-- Exercise instructions --
Present the rows as a numbered list, starting at the row that contains "Reiko Jewelry Rhinestone" and stopping after the row that contains "image 5 of HOMCOM". Give only those rows, skip any blank lines, and leave the pictures out of the answer.

-- Available data --
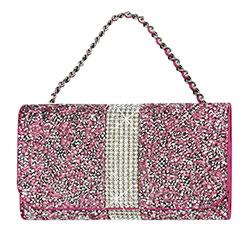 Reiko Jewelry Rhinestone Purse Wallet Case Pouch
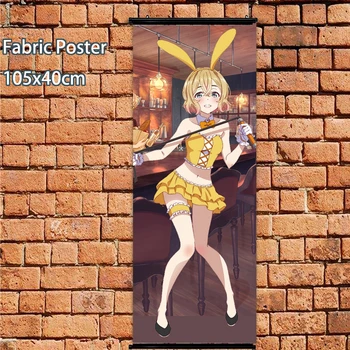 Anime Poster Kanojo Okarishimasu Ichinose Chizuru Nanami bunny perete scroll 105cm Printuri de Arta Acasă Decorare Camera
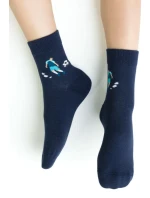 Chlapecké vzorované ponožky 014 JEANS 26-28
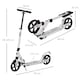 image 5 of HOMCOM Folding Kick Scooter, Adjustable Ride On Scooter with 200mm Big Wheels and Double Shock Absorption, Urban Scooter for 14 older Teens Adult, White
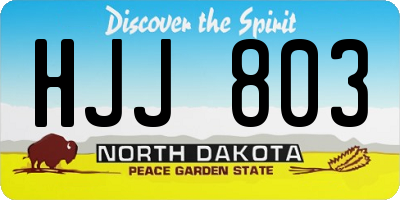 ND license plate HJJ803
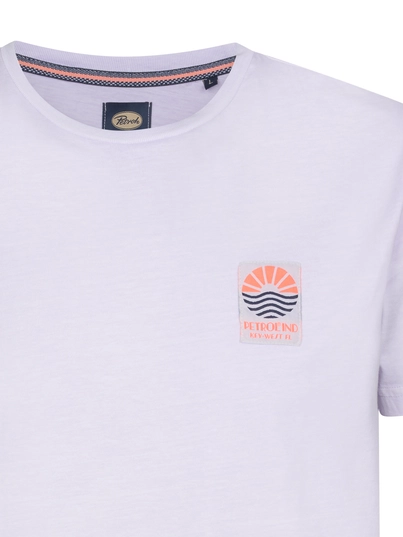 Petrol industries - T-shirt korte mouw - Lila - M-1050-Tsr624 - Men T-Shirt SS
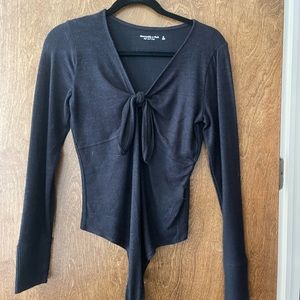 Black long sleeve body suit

* * *

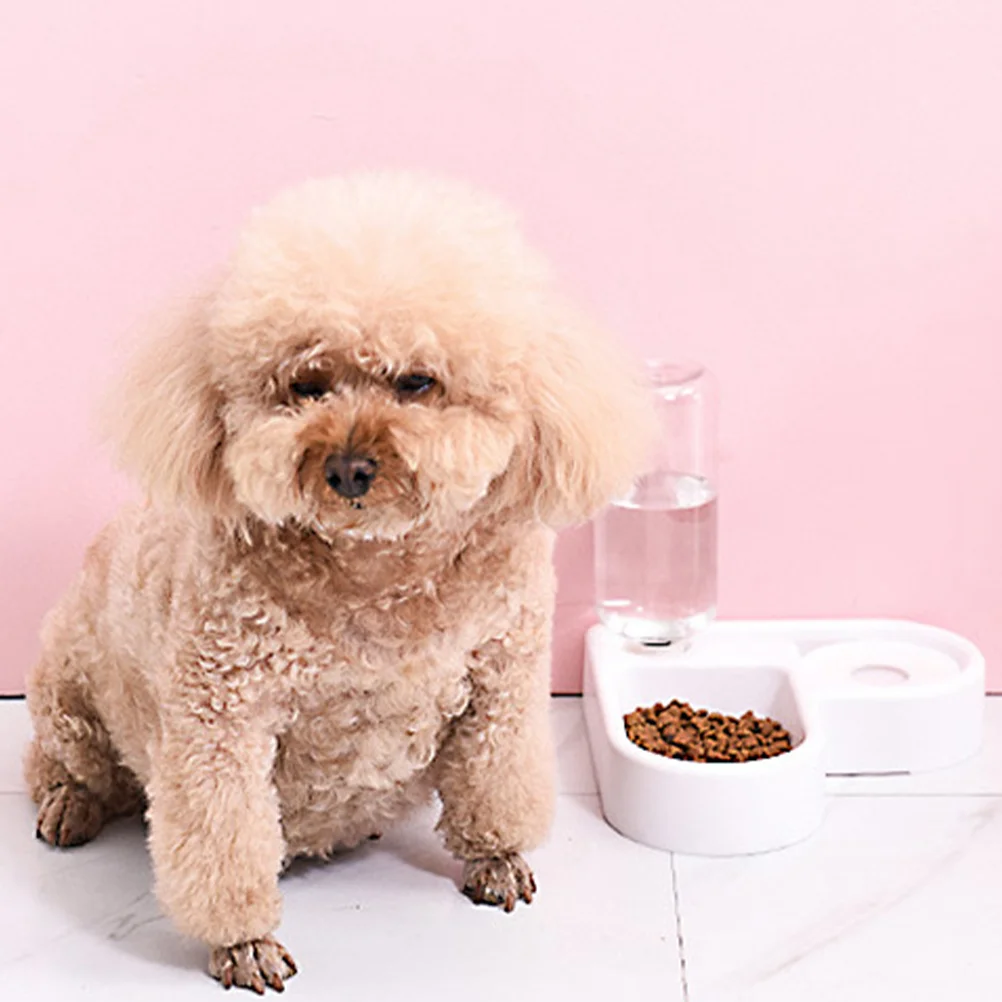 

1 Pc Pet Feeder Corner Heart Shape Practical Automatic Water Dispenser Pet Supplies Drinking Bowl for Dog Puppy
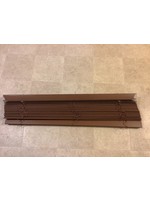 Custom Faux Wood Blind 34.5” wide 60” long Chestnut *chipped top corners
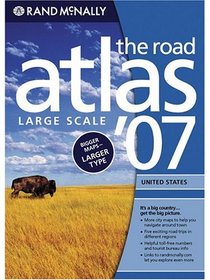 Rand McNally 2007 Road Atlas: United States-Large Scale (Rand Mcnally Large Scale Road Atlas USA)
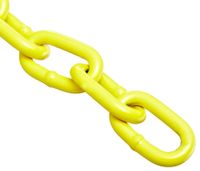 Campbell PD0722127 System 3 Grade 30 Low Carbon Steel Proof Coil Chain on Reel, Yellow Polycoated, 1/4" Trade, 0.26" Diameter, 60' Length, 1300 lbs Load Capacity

-- Solution to this problem --
1.  Reiko Jewelry Rhinestone Purse Wallet Case Pouch
2.  Anime Poster Kanojo Okarishimasu Ichinose Chizuru Nanami bunny perete scroll 105cm Printuri de Arta Acasă Decorare Camera
3.  Chlapecké vzorované ponožky 014 JEANS 26-28
4.  image 5 of HOMCOM Folding Kick Scooter, Adjustable Ride On Scooter with 200mm Big Wheels and Double Shock Absorption, Urban Scooter for 14 older Teens Adult, White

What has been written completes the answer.